Objectif de l'exercice: Recopiez la recommandation du Comité depuis « 31. Le Comité » jusqu'à « prises en considération. », en renommant « l’État partie » en « l’État signataire ».

Texte de référence:
=====

31. Le Comité recommande à l’État partie de continuer à promouvoir et à faciliter, au sein de la famille, à l’école et dans d’autres institutions, ainsi que dans le cadre des procédures judiciaires et administratives, le respect des opinions de l’enfant et sa participation pour tout ce qui le concerne, conformément à l’article 12 de la Convention. Il encourage par ailleurs l’État partie à donner aux parents, aux enseignants et aux chefs d’établissement, aux agents de l’administration, aux membres du corps judiciaire, aux enfants eux‑mêmes et à la société dans son ensemble des informations à caractère pédagogique sur cette question en vue de créer un environnement où les enfants, y compris ceux qui ont moins de 10 ans, puissent librement exprimer leurs opinions et où, du même coup, ces opinions soient dûment prises en considération.

=====

Matériel fourni:
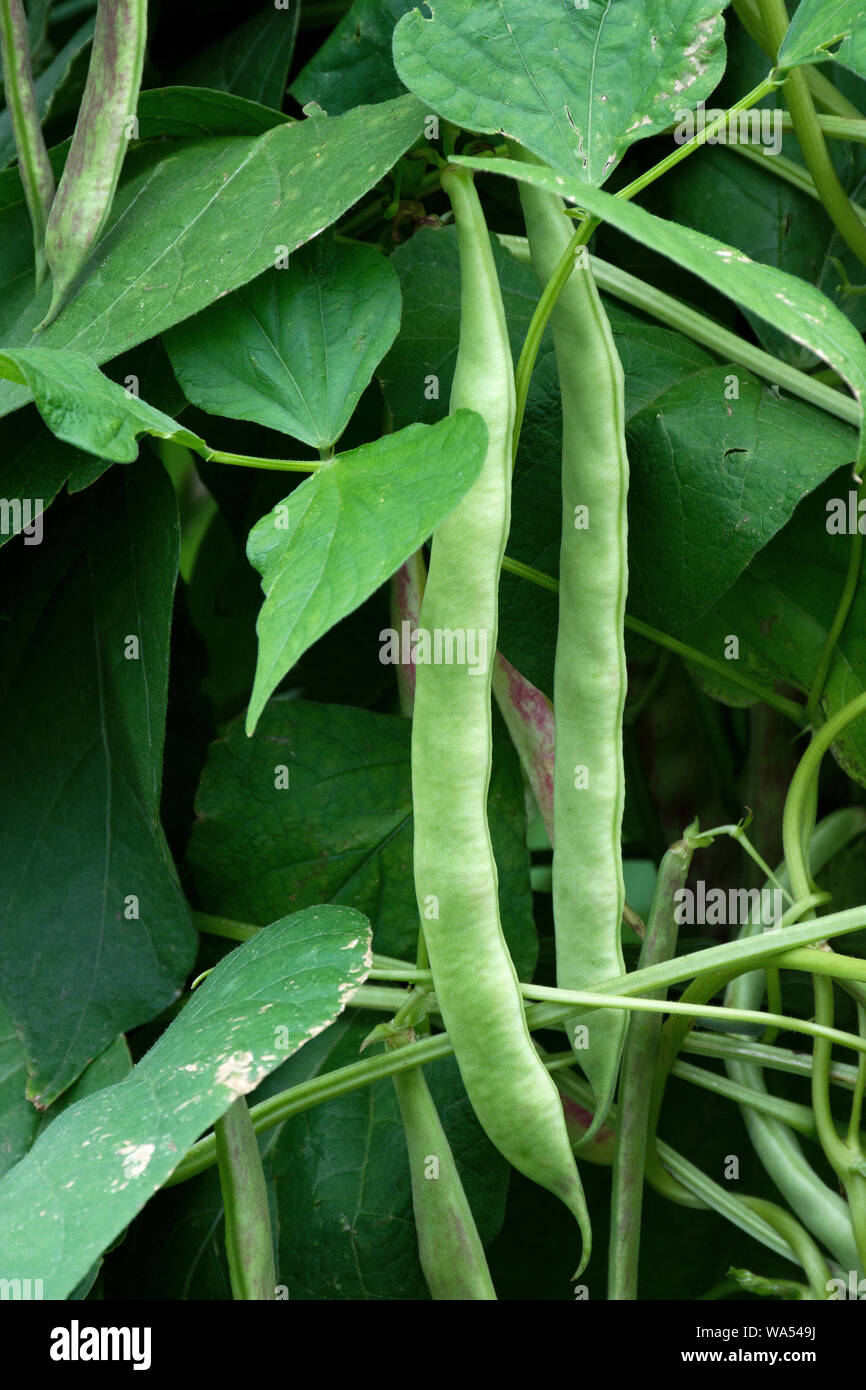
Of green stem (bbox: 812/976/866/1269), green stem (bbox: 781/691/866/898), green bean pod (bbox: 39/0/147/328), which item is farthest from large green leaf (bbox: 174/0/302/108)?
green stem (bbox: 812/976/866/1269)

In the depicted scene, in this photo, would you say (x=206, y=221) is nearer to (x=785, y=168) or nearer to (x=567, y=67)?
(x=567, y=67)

=====

Corrigé de l'exercice:
31. Le Comité recommande à l’État signataire de continuer à promouvoir et à faciliter, au sein de la famille, à l’école et dans d’autres institutions, ainsi que dans le cadre des procédures judiciaires et administratives, le respect des opinions de l’enfant et sa participation pour tout ce qui le concerne, conformément à l’article 12 de la Convention. Il encourage par ailleurs l’État signataire à donner aux parents, aux enseignants et aux chefs d’établissement, aux agents de l’administration, aux membres du corps judiciaire, aux enfants eux‑mêmes et à la société dans son ensemble des informations à caractère pédagogique sur cette question en vue de créer un environnement où les enfants, y compris ceux qui ont moins de 10 ans, puissent librement exprimer leurs opinions et où, du même coup, ces opinions soient dûment prises en considération.